**EXERCISE**
Every line from the one containing "category: thrush" to the one containing "United States, site lebec_TAG-TC31." in the records below, both included, must be set down exactly, and no other line.

**RECORD SET**
+===+

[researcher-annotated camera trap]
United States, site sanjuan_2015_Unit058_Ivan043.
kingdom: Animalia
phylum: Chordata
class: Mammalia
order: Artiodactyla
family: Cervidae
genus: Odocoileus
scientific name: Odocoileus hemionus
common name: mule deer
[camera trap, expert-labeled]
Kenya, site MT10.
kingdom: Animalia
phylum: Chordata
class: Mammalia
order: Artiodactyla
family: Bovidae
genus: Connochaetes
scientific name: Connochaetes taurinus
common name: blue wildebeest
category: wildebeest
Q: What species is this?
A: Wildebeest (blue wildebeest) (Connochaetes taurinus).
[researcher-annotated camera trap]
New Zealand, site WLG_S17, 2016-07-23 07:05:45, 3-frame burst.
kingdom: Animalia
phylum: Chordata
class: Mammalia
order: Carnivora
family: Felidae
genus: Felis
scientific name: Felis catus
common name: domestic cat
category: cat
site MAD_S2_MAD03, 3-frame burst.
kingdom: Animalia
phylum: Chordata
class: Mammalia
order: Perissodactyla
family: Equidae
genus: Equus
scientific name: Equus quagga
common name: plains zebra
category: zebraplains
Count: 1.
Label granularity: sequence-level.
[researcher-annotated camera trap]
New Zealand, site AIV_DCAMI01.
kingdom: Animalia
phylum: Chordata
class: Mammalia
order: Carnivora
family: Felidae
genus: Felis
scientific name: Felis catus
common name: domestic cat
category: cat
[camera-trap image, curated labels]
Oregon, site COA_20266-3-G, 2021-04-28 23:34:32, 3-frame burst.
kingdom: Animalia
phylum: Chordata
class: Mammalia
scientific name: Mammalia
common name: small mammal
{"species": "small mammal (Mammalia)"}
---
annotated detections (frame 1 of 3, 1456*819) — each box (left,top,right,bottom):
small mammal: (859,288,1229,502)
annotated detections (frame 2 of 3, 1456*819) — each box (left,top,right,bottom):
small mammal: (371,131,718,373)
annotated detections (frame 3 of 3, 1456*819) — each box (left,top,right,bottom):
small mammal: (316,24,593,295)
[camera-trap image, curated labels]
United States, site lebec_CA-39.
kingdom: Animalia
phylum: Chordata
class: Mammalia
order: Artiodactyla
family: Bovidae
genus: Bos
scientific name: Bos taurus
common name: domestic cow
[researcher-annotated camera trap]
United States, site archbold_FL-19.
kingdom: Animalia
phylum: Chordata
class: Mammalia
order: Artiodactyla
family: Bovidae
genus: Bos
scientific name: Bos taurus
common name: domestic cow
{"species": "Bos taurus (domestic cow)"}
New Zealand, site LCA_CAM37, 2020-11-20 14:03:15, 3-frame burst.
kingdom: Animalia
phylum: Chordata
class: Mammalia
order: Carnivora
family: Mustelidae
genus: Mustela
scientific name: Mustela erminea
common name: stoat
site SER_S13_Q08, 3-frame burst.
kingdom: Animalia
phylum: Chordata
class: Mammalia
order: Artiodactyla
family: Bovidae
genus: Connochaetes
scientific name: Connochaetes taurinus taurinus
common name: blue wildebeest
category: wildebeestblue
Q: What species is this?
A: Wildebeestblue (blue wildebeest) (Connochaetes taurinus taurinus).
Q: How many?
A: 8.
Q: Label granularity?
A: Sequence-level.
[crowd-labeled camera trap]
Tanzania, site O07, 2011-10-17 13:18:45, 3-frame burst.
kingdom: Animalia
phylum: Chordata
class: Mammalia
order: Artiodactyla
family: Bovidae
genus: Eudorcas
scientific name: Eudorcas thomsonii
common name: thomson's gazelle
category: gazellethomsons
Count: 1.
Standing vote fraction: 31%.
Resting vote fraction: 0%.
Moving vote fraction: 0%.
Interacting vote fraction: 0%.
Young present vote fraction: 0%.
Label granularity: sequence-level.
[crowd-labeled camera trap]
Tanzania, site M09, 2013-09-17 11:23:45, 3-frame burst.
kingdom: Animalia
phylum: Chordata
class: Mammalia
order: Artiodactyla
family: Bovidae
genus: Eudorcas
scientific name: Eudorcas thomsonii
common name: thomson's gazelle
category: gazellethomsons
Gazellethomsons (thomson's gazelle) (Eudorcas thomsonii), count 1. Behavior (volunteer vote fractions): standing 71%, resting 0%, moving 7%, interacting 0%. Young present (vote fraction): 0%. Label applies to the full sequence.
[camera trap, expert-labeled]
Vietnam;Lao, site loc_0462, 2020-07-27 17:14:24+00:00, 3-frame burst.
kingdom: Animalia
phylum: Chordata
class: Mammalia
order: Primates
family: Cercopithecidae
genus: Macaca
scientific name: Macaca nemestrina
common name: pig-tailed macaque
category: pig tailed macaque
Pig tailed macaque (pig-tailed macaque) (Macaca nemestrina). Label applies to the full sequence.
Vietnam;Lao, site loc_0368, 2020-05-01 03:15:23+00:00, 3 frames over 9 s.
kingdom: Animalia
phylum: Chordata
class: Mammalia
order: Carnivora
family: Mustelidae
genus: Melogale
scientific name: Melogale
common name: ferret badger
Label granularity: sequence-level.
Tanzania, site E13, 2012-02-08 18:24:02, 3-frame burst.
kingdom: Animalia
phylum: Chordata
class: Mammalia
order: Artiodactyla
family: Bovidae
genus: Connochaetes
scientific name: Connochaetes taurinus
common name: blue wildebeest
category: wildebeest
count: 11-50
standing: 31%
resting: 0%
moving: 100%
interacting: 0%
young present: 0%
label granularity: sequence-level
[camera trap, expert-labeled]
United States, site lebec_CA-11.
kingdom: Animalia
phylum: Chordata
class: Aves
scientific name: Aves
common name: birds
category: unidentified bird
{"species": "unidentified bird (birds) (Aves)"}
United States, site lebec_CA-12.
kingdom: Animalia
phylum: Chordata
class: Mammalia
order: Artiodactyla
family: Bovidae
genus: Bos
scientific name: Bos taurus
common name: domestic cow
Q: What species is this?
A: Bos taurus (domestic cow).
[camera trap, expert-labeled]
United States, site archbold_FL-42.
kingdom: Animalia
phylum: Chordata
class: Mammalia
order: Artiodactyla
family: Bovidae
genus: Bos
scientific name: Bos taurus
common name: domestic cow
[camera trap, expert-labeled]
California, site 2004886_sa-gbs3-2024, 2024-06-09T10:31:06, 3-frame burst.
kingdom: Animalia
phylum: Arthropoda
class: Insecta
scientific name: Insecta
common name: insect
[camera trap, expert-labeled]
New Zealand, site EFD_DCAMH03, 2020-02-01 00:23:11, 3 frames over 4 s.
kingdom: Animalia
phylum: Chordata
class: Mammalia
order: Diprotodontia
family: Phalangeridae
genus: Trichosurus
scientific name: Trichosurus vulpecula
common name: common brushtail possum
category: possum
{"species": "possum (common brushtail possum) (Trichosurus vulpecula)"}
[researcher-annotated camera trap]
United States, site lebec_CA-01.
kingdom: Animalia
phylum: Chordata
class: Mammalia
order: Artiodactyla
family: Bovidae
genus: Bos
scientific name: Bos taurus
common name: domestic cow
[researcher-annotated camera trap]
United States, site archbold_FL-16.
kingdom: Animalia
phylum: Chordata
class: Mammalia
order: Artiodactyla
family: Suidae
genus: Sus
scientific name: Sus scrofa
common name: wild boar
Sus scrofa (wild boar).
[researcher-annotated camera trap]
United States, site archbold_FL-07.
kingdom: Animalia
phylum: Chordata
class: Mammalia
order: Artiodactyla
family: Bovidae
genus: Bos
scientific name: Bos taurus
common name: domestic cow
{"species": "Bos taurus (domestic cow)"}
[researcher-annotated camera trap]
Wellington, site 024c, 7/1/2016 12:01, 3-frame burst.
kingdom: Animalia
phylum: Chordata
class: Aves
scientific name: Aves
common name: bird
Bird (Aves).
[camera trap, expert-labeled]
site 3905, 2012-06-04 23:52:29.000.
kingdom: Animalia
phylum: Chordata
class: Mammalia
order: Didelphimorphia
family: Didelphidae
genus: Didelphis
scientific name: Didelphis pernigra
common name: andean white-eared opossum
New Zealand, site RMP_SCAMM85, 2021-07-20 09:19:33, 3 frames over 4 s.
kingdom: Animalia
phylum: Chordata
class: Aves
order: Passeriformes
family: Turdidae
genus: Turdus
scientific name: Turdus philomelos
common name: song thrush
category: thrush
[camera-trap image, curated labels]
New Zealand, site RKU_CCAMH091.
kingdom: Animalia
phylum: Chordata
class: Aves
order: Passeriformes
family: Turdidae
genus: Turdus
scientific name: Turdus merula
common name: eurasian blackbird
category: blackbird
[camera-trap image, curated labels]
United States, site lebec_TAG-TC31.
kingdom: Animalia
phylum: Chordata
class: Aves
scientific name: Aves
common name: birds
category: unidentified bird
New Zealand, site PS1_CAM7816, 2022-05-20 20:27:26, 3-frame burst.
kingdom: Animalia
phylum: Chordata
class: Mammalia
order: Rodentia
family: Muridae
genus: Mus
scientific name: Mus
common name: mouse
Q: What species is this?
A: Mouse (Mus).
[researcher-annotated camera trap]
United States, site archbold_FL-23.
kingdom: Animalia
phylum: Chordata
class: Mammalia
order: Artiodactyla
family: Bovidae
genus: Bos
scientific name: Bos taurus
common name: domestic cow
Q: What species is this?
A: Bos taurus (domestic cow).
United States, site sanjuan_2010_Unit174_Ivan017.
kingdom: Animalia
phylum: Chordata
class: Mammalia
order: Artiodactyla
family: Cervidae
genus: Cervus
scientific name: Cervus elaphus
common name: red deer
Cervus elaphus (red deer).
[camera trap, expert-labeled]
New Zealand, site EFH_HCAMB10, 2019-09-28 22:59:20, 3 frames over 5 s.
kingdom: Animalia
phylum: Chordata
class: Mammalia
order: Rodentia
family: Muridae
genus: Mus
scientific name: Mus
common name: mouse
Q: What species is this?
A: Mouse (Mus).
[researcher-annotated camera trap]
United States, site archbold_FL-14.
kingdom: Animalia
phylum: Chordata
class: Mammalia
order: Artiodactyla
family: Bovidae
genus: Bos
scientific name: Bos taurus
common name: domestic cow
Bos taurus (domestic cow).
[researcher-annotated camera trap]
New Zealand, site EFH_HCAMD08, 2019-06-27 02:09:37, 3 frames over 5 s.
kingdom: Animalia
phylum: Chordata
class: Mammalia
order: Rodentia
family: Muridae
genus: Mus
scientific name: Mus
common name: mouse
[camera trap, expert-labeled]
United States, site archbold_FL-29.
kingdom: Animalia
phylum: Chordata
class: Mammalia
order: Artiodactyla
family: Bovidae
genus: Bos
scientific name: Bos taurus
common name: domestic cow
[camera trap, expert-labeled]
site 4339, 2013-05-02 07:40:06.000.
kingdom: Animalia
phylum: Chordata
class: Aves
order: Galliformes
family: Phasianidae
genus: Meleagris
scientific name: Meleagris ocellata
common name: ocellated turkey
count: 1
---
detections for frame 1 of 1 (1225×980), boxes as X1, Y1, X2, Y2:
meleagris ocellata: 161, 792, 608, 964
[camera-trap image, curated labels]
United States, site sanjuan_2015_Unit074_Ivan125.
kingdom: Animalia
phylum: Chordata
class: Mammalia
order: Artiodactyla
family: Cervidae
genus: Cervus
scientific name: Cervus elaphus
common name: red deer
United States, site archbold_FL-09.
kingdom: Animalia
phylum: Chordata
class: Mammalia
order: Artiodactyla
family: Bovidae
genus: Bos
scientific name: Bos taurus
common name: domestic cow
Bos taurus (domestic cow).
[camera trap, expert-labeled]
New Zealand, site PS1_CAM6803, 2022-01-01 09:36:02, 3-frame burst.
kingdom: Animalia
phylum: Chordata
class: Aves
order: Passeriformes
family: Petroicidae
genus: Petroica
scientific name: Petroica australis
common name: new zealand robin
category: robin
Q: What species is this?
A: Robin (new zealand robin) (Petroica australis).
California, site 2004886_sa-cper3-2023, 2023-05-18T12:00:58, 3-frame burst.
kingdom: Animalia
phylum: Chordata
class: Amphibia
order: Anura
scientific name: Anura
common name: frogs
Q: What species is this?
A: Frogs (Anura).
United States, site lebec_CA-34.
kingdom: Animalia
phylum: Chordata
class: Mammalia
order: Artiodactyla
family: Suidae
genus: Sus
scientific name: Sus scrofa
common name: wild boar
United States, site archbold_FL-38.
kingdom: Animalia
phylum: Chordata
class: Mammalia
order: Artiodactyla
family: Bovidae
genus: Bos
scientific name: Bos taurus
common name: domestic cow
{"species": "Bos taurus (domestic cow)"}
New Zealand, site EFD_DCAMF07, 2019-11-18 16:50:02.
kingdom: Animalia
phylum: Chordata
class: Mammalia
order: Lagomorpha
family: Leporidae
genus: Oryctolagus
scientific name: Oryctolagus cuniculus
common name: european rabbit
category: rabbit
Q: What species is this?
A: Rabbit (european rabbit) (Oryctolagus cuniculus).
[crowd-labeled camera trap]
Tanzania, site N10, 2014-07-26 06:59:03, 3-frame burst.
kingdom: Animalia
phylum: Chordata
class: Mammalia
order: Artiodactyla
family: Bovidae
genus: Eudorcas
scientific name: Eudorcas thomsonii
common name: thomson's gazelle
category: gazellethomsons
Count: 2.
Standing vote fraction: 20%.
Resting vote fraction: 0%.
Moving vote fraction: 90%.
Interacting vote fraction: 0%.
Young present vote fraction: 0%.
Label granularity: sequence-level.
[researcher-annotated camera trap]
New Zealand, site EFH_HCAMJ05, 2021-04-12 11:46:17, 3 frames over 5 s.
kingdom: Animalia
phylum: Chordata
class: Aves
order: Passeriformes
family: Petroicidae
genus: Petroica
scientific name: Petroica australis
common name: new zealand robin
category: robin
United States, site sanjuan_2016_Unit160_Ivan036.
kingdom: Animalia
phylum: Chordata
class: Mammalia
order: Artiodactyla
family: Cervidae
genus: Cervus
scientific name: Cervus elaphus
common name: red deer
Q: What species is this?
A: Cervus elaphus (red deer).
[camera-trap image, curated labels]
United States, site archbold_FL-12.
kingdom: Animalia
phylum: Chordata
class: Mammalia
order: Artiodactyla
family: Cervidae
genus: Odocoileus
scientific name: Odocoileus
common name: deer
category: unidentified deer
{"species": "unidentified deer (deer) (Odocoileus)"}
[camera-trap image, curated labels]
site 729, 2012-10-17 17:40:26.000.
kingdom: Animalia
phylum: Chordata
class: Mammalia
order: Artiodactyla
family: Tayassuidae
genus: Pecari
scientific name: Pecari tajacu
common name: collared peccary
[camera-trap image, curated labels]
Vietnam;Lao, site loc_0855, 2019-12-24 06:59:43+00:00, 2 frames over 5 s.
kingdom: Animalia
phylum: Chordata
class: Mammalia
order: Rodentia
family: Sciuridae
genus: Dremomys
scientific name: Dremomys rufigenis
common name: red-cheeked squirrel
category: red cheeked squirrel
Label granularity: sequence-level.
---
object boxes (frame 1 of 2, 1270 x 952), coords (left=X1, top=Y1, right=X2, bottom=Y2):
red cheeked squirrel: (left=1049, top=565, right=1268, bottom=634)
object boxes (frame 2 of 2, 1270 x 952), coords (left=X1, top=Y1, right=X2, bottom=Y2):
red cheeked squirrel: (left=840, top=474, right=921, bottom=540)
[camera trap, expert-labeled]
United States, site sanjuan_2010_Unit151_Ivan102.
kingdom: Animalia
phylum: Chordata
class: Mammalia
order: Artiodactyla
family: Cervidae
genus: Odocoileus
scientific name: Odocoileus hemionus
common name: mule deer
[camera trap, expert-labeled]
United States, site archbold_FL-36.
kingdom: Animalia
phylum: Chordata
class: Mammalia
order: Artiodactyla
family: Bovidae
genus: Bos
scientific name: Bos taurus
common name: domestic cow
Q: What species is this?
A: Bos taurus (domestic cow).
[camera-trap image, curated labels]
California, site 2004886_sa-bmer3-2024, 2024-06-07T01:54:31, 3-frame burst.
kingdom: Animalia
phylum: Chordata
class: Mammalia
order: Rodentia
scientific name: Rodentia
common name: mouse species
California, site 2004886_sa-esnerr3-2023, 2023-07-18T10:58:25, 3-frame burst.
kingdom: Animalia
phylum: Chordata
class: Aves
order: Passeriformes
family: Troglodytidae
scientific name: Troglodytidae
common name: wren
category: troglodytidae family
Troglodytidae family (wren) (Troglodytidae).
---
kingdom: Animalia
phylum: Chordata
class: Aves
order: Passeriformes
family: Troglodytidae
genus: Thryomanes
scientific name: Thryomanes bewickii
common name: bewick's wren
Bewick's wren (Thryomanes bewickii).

+===+

**ANSWER FOR THE TASK**
category: thrush
[camera-trap image, curated labels]
New Zealand, site RKU_CCAMH091.
kingdom: Animalia
phylum: Chordata
class: Aves
order: Passeriformes
family: Turdidae
genus: Turdus
scientific name: Turdus merula
common name: eurasian blackbird
category: blackbird
[camera-trap image, curated labels]
United States, site lebec_TAG-TC31.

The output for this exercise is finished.